Experiments
Sensor Transferability
We incorporate data from GelSight, GelSlim, DIGIT and GelSight Mini into
the training of AnyTouch to obtain four different models, and compare them across four
downstream tasks. We observe performance improvements across the three unseen datasets, with
greater enhancements for unseen sensors than seen sensors. This suggests that the knowledge from
the data of GelSlim, DIGIT, and GelSight Mini can transfer to the GelSight and other sensors.
Multi-Sensor Representation Space
We extract one aligned contact frame from each sensor for the 30 touches in the unused
fine-grained
subset of TacQuad. We then use t-SNE to visualize the tactile representations. With our
cross-sensor
matching task, the representations from different sensors fully mix in a shared multi-sensor
space,
clearly clustering by the object's tactile information. This indicates that our model possesses
the
ability to extract sensor-agnostic features, enabling generalization to unseen sensors.

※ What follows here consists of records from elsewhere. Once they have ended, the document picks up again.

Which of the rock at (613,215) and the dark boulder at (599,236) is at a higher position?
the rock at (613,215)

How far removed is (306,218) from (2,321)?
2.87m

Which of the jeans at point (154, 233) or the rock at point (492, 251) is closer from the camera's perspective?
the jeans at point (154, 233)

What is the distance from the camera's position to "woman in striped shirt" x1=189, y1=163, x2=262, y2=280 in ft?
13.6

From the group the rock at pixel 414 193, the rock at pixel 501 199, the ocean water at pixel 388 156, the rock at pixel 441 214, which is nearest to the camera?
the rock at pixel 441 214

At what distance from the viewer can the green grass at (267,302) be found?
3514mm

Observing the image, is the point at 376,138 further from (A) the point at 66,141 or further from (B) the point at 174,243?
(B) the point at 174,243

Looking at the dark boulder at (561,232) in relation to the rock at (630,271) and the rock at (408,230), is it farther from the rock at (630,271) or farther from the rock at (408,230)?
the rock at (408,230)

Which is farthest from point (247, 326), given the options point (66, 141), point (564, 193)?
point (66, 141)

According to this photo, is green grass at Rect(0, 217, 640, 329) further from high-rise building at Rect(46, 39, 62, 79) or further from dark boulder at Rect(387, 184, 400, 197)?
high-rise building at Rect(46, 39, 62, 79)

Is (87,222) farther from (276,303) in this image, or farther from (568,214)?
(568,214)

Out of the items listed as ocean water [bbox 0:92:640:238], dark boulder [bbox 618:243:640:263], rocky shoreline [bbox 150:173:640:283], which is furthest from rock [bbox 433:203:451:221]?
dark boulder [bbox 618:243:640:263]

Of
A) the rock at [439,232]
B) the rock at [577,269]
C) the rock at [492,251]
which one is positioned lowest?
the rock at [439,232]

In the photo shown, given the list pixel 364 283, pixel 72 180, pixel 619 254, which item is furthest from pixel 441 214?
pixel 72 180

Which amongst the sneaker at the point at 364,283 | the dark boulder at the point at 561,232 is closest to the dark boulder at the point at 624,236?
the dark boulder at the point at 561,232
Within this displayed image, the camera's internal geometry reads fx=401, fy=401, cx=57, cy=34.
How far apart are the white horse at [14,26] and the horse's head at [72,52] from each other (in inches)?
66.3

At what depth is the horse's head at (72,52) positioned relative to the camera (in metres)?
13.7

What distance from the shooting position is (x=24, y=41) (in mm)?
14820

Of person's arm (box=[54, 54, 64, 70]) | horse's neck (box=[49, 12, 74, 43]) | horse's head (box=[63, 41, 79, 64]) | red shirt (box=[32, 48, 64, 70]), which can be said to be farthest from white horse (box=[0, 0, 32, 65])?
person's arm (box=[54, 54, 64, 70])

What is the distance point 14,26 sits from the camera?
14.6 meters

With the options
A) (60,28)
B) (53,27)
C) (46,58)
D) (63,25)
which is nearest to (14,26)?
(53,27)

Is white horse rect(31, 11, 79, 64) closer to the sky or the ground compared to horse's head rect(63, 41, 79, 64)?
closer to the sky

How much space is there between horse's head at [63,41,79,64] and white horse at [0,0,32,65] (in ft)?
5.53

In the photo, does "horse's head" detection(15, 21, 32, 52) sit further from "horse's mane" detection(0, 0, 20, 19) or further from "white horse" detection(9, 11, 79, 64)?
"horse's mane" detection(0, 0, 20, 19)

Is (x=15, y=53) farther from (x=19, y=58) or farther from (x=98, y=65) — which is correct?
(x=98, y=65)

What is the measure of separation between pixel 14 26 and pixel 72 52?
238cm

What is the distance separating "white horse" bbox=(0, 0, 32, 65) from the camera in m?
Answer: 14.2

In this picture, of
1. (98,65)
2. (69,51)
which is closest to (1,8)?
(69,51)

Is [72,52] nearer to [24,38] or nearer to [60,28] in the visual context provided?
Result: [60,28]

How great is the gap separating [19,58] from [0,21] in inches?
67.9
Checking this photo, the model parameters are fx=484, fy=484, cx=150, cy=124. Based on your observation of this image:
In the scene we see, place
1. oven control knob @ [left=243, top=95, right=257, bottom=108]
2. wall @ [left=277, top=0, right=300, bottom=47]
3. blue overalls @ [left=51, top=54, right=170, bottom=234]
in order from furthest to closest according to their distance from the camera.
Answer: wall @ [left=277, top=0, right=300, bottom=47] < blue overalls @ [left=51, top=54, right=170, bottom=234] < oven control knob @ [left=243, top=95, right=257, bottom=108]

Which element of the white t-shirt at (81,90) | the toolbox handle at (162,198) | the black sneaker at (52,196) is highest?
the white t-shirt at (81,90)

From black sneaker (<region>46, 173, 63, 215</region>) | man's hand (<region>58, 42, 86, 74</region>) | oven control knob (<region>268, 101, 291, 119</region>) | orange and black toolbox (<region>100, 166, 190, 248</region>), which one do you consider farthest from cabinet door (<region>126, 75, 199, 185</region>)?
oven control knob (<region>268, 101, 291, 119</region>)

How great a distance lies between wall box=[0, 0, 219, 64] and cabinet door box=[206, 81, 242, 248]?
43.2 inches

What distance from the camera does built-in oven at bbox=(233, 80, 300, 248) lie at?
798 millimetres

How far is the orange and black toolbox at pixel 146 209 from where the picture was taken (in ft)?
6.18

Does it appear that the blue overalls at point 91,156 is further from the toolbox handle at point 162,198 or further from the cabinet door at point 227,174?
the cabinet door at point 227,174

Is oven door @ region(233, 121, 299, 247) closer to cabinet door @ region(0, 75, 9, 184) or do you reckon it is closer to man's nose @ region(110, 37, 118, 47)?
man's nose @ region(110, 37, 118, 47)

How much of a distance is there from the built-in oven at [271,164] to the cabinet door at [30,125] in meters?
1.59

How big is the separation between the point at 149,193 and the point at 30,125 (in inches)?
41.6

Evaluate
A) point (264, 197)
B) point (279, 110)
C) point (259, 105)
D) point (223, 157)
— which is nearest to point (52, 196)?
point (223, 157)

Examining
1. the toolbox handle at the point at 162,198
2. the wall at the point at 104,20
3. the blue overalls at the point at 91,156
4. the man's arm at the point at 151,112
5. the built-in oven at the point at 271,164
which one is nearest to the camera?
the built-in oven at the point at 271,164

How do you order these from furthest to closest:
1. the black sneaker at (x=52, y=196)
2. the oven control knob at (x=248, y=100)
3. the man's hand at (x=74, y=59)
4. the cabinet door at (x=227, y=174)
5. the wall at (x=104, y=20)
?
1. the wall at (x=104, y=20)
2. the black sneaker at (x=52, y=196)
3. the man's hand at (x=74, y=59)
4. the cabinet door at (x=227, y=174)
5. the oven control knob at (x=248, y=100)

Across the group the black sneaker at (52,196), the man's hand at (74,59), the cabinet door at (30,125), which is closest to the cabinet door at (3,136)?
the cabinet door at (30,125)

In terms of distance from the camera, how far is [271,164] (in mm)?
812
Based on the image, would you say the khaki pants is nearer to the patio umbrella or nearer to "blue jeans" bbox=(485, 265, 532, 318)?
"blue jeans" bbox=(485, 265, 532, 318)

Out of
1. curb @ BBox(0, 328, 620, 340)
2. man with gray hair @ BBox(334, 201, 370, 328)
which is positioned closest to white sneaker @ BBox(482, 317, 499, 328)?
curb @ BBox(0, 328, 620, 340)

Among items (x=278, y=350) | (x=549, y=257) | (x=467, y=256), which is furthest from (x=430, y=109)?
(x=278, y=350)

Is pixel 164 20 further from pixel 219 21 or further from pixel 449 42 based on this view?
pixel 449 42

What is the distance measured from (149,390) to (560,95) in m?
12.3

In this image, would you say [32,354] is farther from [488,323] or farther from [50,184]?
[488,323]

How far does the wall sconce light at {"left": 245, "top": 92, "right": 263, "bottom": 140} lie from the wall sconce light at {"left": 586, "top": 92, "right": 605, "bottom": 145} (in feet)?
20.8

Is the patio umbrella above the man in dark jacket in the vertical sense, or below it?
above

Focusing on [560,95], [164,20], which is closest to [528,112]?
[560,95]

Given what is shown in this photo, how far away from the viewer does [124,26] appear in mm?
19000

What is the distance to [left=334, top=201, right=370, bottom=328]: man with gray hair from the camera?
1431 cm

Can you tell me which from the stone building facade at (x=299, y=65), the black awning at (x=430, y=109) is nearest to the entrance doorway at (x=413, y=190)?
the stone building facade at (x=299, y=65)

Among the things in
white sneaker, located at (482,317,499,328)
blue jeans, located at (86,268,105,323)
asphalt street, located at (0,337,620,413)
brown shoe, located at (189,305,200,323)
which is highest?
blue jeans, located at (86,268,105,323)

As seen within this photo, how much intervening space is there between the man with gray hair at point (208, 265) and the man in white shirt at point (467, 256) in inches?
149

Static and Dynamic Perception
To validate the benefit of unified multi-sensor representations in transferring knowledge from
multiple sensor data to seen sensors and unseen sensors, we compare AnyTouch with existing
multi-sensor models on two datasets from seen sensors and two datasets from unseen sensors. As
shown in the tables, our AnyTouch model outperforms existing methods on all four datasets,
demonstrating its static perception capabilities on both seen and unseen sensors.
To test the dynamic perception capability of our method in real-world object manipulation tasks,
we conduct experiments on a real-world task: fine-grained pouring. The robot arm must rely
entirely on tactile feedback to pour out 60g of small beads from a cylinder that initially
contains 100g of beads. We conduct 10 real-world test runs and record the mean error. The results
demonstrate the importance of learning unified multi-sensor representations from both static
and dynamic perspectives for completing various tasks including real-world tasks.